[Consigne 1] Relevez, dans les enregistrements ci-dessous, chaque ligne où figure le mot "underbrush".

Le législateur a prévu des dispositions similaires pour les infractions commises par les magistrats en dehors de leurs fonctions (articles 479 à 482bis), ainsi que pour les infractions commises dans l'exercice de leurs fonctions (articles 483 à 503bis). Le litige dont est saisie la juridiction a quo concerne cette dernière situation.

B.6.2. En vertu de l'article 483 du Code d'instruction criminelle, combiné avec l'article 479 du même Code, seul le procureur général près la cour d'appel est compétent pour mettre l'action publique en mouvement à charge des magistrats visés dans ces dispositions qui sont soupçonnés d'avoir commis un délit ou un crime dans l'exercice de leurs fonctions.

Si le procureur général près la cour d'appel estime qu'une mise à l'instruction est souhaitable, il demande au premier président de la cour d'appel de désigner le magistrat qui exercera les fonctions de juge d'instruction (article 484 du Code d'instruction criminelle).

[Enregistrements fournis]

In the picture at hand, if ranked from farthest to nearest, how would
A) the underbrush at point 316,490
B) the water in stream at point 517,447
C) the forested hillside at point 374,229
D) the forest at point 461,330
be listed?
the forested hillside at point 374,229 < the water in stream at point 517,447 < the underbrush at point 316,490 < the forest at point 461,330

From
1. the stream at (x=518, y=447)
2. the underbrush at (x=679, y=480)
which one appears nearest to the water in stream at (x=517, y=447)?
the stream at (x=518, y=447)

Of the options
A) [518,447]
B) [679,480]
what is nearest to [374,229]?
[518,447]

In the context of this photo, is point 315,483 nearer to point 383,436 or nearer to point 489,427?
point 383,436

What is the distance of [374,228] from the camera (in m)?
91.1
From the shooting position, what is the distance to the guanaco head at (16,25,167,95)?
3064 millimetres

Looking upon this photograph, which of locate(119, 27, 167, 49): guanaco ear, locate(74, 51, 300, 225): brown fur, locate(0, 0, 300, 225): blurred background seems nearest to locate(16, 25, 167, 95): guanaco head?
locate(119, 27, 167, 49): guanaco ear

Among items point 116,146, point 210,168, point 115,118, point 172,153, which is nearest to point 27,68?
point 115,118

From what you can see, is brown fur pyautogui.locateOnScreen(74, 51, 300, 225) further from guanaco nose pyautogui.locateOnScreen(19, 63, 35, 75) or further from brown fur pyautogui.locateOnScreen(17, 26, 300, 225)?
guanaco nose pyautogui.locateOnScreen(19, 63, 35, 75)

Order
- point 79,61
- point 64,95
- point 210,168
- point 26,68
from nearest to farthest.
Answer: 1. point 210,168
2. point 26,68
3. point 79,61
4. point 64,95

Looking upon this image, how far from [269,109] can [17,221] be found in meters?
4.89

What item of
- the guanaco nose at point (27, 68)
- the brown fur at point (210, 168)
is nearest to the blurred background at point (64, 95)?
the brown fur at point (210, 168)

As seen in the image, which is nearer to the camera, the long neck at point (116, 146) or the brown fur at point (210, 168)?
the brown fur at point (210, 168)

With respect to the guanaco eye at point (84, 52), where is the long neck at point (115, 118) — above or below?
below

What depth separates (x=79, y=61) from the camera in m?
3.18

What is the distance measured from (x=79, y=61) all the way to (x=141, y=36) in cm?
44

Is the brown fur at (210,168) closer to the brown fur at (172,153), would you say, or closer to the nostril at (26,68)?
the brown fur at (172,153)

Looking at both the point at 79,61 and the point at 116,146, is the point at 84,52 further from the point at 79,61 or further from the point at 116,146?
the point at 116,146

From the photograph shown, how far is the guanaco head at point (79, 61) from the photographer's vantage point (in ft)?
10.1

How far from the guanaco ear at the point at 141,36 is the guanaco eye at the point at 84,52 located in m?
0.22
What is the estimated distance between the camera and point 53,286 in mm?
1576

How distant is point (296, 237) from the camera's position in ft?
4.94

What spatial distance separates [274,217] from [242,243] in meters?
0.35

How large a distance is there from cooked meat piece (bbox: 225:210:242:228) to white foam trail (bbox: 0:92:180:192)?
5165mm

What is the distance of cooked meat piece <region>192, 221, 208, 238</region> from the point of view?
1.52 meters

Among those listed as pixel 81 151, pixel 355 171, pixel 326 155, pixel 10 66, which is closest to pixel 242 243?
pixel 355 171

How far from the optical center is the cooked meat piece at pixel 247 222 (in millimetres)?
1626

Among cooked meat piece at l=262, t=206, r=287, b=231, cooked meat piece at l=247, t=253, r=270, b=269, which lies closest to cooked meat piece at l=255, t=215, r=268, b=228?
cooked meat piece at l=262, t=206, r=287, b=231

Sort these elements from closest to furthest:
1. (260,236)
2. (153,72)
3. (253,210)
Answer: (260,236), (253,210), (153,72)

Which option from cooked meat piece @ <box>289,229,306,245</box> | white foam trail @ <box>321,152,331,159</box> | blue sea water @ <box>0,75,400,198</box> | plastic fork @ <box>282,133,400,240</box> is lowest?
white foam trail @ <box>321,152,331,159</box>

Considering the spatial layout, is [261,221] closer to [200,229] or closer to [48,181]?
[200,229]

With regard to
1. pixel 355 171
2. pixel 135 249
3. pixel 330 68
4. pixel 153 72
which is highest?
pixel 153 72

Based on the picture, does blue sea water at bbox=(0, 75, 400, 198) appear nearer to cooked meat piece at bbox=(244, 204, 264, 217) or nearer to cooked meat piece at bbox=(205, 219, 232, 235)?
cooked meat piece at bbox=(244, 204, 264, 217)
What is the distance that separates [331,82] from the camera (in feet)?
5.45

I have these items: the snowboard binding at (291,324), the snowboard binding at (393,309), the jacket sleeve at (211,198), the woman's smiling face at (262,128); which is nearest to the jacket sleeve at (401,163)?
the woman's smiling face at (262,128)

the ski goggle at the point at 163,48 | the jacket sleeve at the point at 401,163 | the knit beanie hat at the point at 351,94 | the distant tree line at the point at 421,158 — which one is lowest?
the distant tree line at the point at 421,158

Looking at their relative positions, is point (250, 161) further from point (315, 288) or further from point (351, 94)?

[Consigne 2] Restituez intégralement et sans aucune modification le texte ci-dessus sur les poursuites pénales visant les magistrats.

[Réponse complète 1]
A) the underbrush at point 316,490
the forested hillside at point 374,229 < the water in stream at point 517,447 < the underbrush at point 316,490 < the forest at point 461,330
2. the underbrush at (x=679, y=480)

[Réponse complète 2]
Le législateur a prévu des dispositions similaires pour les infractions commises par les magistrats en dehors de leurs fonctions (articles 479 à 482bis), ainsi que pour les infractions commises dans l'exercice de leurs fonctions (articles 483 à 503bis). Le litige dont est saisie la juridiction a quo concerne cette dernière situation.

B.6.2. En vertu de l'article 483 du Code d'instruction criminelle, combiné avec l'article 479 du même Code, seul le procureur général près la cour d'appel est compétent pour mettre l'action publique en mouvement à charge des magistrats visés dans ces dispositions qui sont soupçonnés d'avoir commis un délit ou un crime dans l'exercice de leurs fonctions.

Si le procureur général près la cour d'appel estime qu'une mise à l'instruction est souhaitable, il demande au premier président de la cour d'appel de désigner le magistrat qui exercera les fonctions de juge d'instruction (article 484 du Code d'instruction criminelle).